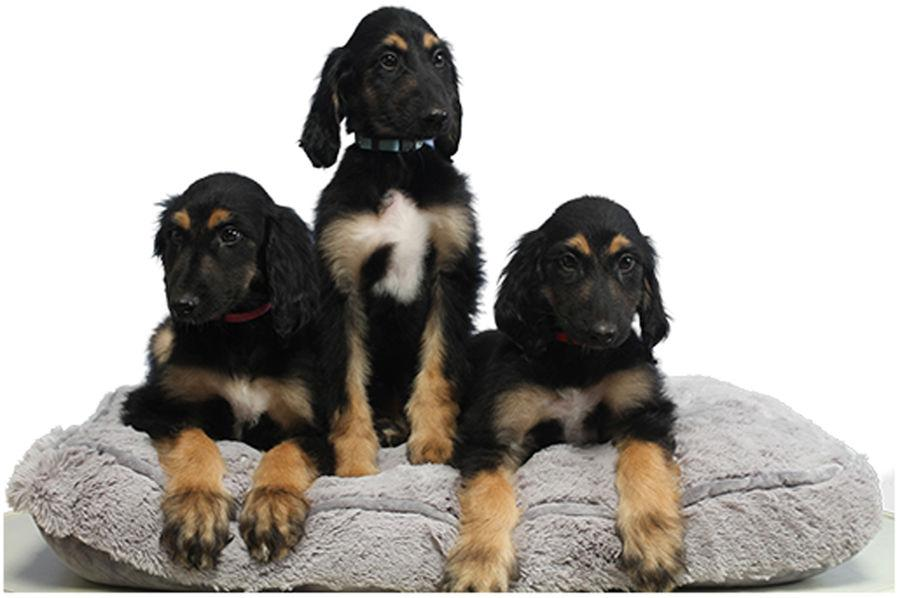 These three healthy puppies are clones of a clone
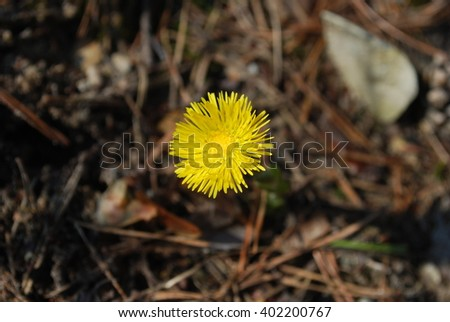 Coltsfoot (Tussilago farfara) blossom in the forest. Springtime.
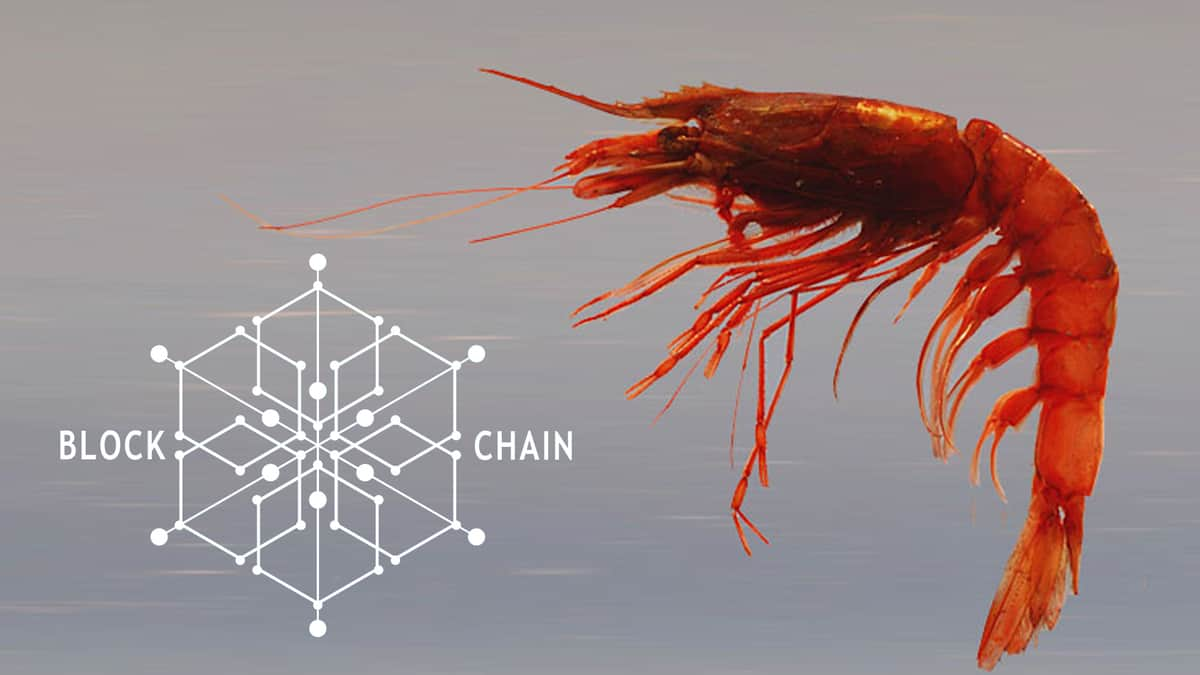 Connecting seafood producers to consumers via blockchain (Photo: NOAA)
____________
▶ PROBLEM TO SOLVE: Repeat the listing above verbatim, but exclude the pictures it contains.

▶ SOLUTION:
 These three healthy puppies are clones of a clone
 Coltsfoot (Tussilago farfara) blossom in the forest. Springtime.
 Connecting seafood producers to consumers via blockchain (Photo: NOAA)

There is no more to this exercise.